Mr Steenman was recorded as the occupant of the site between 1863-81, although the Belfast Street Directories state that the "wine stores" were administered by the Malcolmson Brothers in 1868, George McChesney in 1877, and William Nixon in 1880, presumably the publicans.In 1892, the property was acquired by James McEntee and Henry McKenna, two publicans who also owned pubs in the area around Castle Street.
The property was recorded as a "Licensed House" and had been increased in value to £65.
McEntee and McKenna's partnership had been dissolved by 1900, when Henry McKenna was the sole occupier of the site.
In that year the valuer increased the rateable value of the premises to £95 and noted that McKenna paid annual rent of £60 to William Riddel.
Henry McKenna's public house also included a bottling store which was located off Pottinger's Entry, in Pottinger's Court.Mr McKenna continued to operate the public house until 1926.
In 1913, the site was first referred to as The Morning Star Bar in street directories.
The Irish Builder records that in 1924 renovation work was carried out to the bar which repaired damage incurred during an arson assault. The Morning Star was burnt out in a sectarian attack, part of the sectarian violence common in the post-partition years of 1921-23. Renovation work was carried out by Messrs F & J McCardle.In 1935, the bar was administered by the Madden Brothers, having passed from Henry McKenna in 1924.
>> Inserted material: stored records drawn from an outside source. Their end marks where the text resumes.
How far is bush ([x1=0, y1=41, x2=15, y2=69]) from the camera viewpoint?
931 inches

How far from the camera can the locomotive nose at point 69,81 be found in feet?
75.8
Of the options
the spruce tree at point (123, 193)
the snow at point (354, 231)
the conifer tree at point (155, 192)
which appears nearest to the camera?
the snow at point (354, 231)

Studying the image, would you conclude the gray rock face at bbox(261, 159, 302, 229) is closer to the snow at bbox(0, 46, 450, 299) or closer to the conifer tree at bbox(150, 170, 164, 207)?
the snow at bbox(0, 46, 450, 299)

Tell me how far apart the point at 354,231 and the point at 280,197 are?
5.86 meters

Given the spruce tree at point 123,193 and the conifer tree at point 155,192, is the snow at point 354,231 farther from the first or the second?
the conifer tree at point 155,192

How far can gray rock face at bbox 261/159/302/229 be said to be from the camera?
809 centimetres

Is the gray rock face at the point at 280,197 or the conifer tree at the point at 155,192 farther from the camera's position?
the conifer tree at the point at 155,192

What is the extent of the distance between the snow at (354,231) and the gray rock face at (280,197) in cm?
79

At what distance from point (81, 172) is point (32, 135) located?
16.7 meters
There was no further valuation of the pub carried out for the next two decades due to the disruption of the 2nd World War.
The Morning Star narrowly survived the Belfast Blitz of 1941 whilst many neighbouring building on High Street and Bridge Street were levelled.
The Morning Star is, without doubt, the earliest building currently standing on Pottinger's Entry; however, the exact construction date of the two-storey building is difficult to determine.
The Morning Star maintains a historic tradition stretching back as early as 1810, when the Belfast Newsletter supposedly made reference to the building as "one of the terminals for the Belfast to Dublin mail coach".
However, the building was probably not utilised as a public house or tavern at this time, and it was not until 1863 that the building was first referred to as a licensed premises.
The Morning Star was refaced in 1892, when Messrs McEntee and McKenna took possession of the site and added its Victorian features.
Much of the current bar dates from the 1924 renovation of the building following a sectarian arson attack.
Law states that the renovation was carried out shortly after the Madden Bros. acquired the Morning Star Bar from McKenna in 1924.
The Maddens also owned the Ivy Bar in Church Lane; Dufferin House in Whitla Street; the Sportsman's Arms in York Street; and spirit stores in Duncairn Gardens.The current horseshoe bar and the exterior sign are amongst the features installed as a result of the Madden Bros. 1924 reconstruction.
Having undergone a further extensive renovation in the 1960s, The Morning Star was listed in 1986.
Marcus Patton OBE, writing in 1993, described the public house as a
two-storey stucco building of considerable character, tall pilastered front with etched glass windows and boldly moulded base panels; projecting sign in brass and glass with bronze urn on top; a winged lion stands guard over the corner entrance.
The features described, including the exterior sign, continue to adorn the façade of the public house.
Although it is not possible to identify the precise origins of The Morning Star, the building is significant as the sole surviving remnant of the former street-scape of Pottinger's Entry, one of Belfast's original entries dating from at least the early-18th century.